Fijando los Pies en el Suelo

Por Av3ntura

En una época en la que todo parece sostenerse sobre teorías científicas cuya validez aún no ha sido refutada, podríamos pensar que la sabiduría popular no tendría mucha cabida. Alejadas de los ambientes académicos, muchas de las personas que nos han precedido echaban mano del refranero para explicarse muchas de las cosas que les sucedían a ellas mismas o a otras personas de su entorno. Y lo sorprendente es que aquella singular brújula les funcionaba, permitiéndoles aprender de sus errores y seguir siempre hacia adelante.

Uno de esos refranes nos recuerda la importancia de "Tener los pies en el suelo". Con él nuestros mayores intentaron enseñarnos a no construir castillos en el aire, ni a creer en el cuento de la lechera. Teníamos que ser sensatos y coherentes, enfocando nuestro futuro hacia metas alcanzables.

Sin darle la espalda a nuestra raíz.

Nuestras raíces figuradas son los cimientos que nos sostienen, igual que el suelo es el que sostiene al mundo del que formamos parte. Aunque el suelo no es una simple superficie sobre la que existimos. Esa superficie es como la punta de un enorme iceberg que alberga un universo muy poco explorado por la ciencia y en el que la ecología puede encontrar respuestas a infinidad de preguntas enfocadas a intentar paliar los efectos del cambio climático.

Tendemos a creer que sólo existe aquello que podemos captar a simple vista, sin necesidad de usar microscopios o telescopios. De ahí que tanta vida nos pase desapercibida y no seamos conscientes de lo que se cuece bajo nuestros pies.

▶ **TAREAS DEL EJERCICIO**:
1: Responde según el texto sobre el suelo:
(a) ¿De qué echaban mano muchas de las personas que nos han precedido para explicarse lo que les sucedía?
(b) ¿Qué intentaron enseñarnos nuestros mayores con el refrán "Tener los pies en el suelo"?
(c) ¿Con qué se compara la superficie del suelo?
2: Prosigue el texto sobre el suelo a partir de su última frase.

▶ **LOS DATOS**:
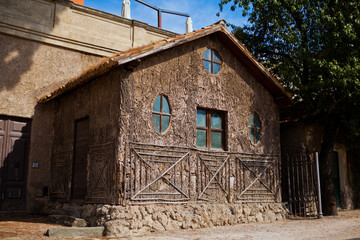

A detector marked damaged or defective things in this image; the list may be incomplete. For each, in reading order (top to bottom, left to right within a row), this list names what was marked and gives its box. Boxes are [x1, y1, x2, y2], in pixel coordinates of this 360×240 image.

rusty metal door [0, 117, 30, 211]
rusty metal door [71, 117, 89, 200]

▶ **RESPUESTAS**:
1:
(a) Del refranero.
(b) A no construir castillos en el aire ni creer en el cuento de la lechera.
(c) Con la punta de un enorme iceberg.

2:
A diferencia de las plantas, los humanos y el resto de animales, carecemos de raíces. Tenemos plena libertad de movimientos, pudiendo cambiar de casa, de pueblo o incluso de país con mucha facilidad. Esa independencia nos lleva a sentirnos los dueños y señores de todos los espacios que habitamos y a servirnos del resto de especies para alimentarnos, vestirnos o comerciar con ellos. No vemos más allá de lo que son capaces de captar nuestros ojos y nos cuesta imaginar que, bajo esos árboles inmóviles, hay un intrincando sistema de raíces que se entrelazan unas con otras extendiéndose en tramos considerables, abriéndose paso bajo tierra, sorteando capas arcillosas, piedras o vetas de minerales hasta alcanzar el agua que necesitan para garantizar su supervivencia.

Imagen encontrada en Pixabay


A los pies de esos mismos árboles, la hojarasca juega un papel fundamental en la salud de sus raíces y también en la del suelo en el que están plantados. Formada por las hojas secas, los restos de materia orgánica descompuesta, como ramas caídas, pequeños insectos muertos o flores y frutos ya secos, se extiende como un manto sobre el suelo, nutriendo a la tierra con elementos como el nitrógeno, el fósforo, el calcio, el magnesio o el potasio. Todo ese ciclo enriquece el suelo y lo hace fértil, garantizando así la continuidad de los bosques.

Algo parecido ocurre con las zonas de cultivo. Para garantizar buenas cosechas, nunca hay que descuidar la salud del suelo.

Tradicionalmente, la manera de cultivar era mucho más ecológica que en la actualidad. Las plagas se combatían con otras plagas, los suelos se dejaban un tiempo en barbecho para darles tiempo a regenerarse y las explotaciones agrícolas no eran tan extensas como ahora.

Con el incremento exponencial de la población mundial, el uso indiscriminado de insecticidas y los efectos del cambio climático, cada vez es más complicado conseguir buenas cosechas. La falta de lluvia se traduce en un descenso de la calidad y de la cantidad de cada producto. Esta circunstancia conlleva su encarecimiento en el mercado, como ha ocurrido con el aceite de oliva o con algunas frutas y verduras que han disparado sus precios de forma espectacular.

El fenómeno de la globalización tampoco ayuda: cuánta más distancia haya entre los lugares donde se producen los alimentos y las personas que los acaban adquiriendo para su consumo, más impacto medioambiental se producirá y esto contribuirá a que se siga agravando el problema del efecto invernadero por las emisiones innecesarias que lanzamos a la atmósfera con tantos desplazamientos que podrían evitarse si decidiésemos cambiar nuestra forma de consumir, apostando por productos de kilómetro cero.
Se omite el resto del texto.